The probability of the first card not being a A or K is 44/50. The probability of the second also not being A or K is 43/49; the third, 42/48. We need all three of these to be true, so we multiply them together. We get: 44/50 * 43/49 * 42/48 = .676 = 67.6%

[/ QUOTE ]

Actually, what you're saying is not true.

The probability for the first card indeed is 44/50.
But the probability 43/49 is actually the conditional probability of the second card
not to be an Ace or a King given the first card is no Ace or King.
For the third card I think it should be clear.

And now, to get the answer to the initial question, we cannot talk about "we need all these to
be true", but we will use

IP(all three no AK)=IP(last two no AK | first no AK) * IP(first no AK) =
IP(last no AK | first two no AK) * IP(second no AK | first no AK) * IP(first no AK)
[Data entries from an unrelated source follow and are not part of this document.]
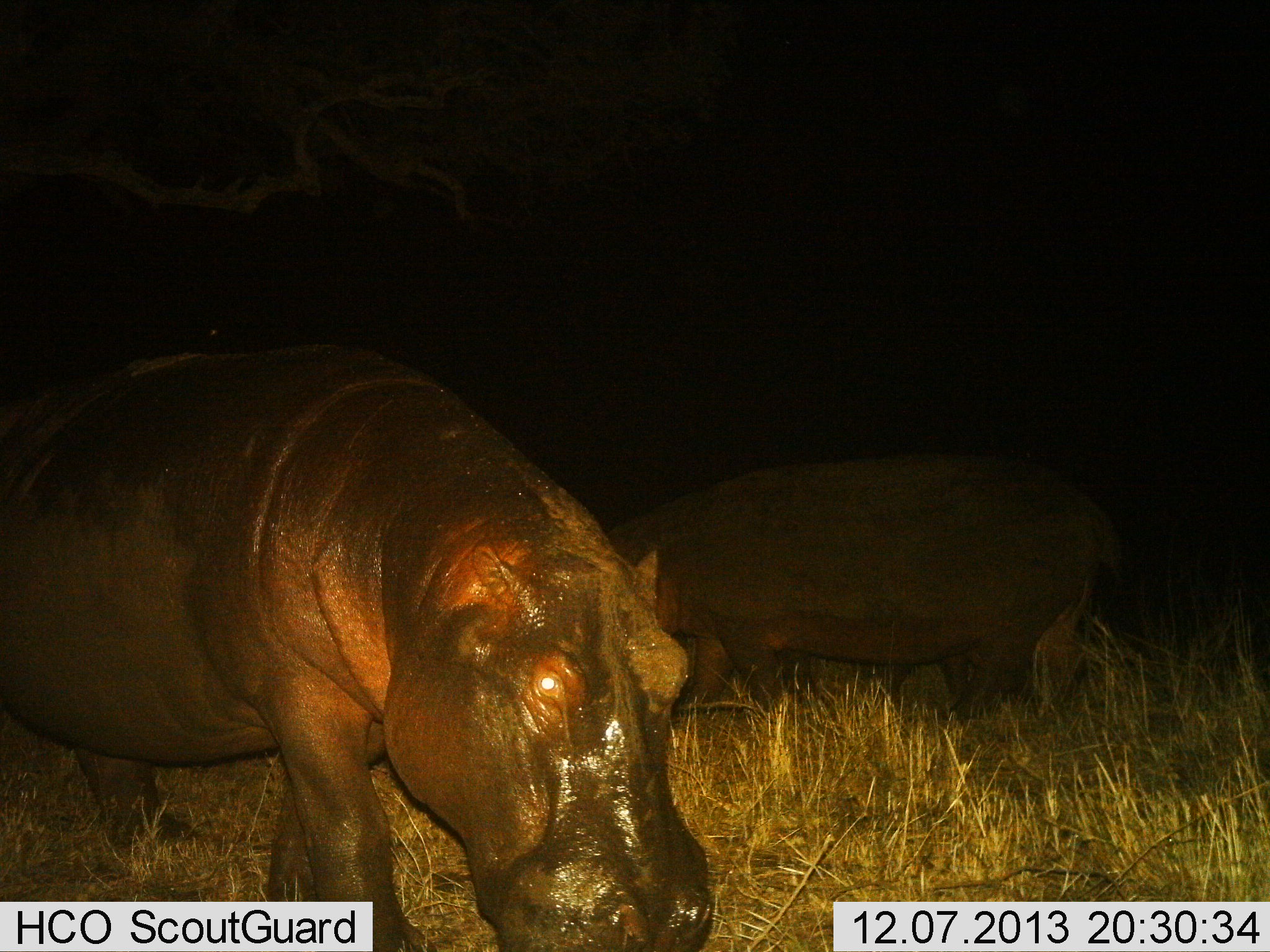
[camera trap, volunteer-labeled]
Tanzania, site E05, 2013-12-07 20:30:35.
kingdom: Animalia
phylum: Chordata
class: Mammalia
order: Artiodactyla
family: Hippopotamidae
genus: Hippopotamus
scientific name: Hippopotamus amphibius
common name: hippopotamus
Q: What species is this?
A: Hippopotamus (Hippopotamus amphibius).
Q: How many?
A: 2.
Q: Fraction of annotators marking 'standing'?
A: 30%.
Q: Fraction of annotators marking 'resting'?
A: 0%.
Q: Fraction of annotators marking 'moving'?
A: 40%.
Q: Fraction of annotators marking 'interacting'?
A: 0%.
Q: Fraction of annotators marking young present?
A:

So indeed we'll take the product of those three, but we don't have three events that need all be true (in this example).

Next Time.

[/ QUOTE ]

This is a subtle point that everyone would do very well to understand. To clarify, Jeff multiplied the correct 3 numbers and got the correct answer; the only issue is what he called these numbers *. The 43/49 and the 42/48 are not the probabilities of "the second and third cards not being an A or K". We are not using P(A and B and C) = P(A)*P(B)*P(C). That is only true when A, B, and C are independent, and we do not have independent events in this case because as each flop card is turned, it changes the probability that the other flop cards will be an A or a K. However, it is always true that P(A and B and C) = P(A)*P(B given A)*P(C given A and B) even if A, B and C are not independent. The 43/49 and the 42/48 are these conditional probabilities. They are not the same as the probabilities of "each card not being an A or K"; those probabilities would all be the same number, 44/50. That is, each of the 3 flop cards has a 44/50 chance of not being an A or K before any of them are turned. Those events are not independent, so we do not multiply those probabilities, only the conditional probabilities.

* I personally don't really have a problem with the way Jeff stated this since he inserted the word "also", which can be taken to mean that the first statement is given. I'm not interested in quibbling about the translation of math to English which is often tenuous; however, it is of critical importance that the distinction well is raising be thoroughly understood.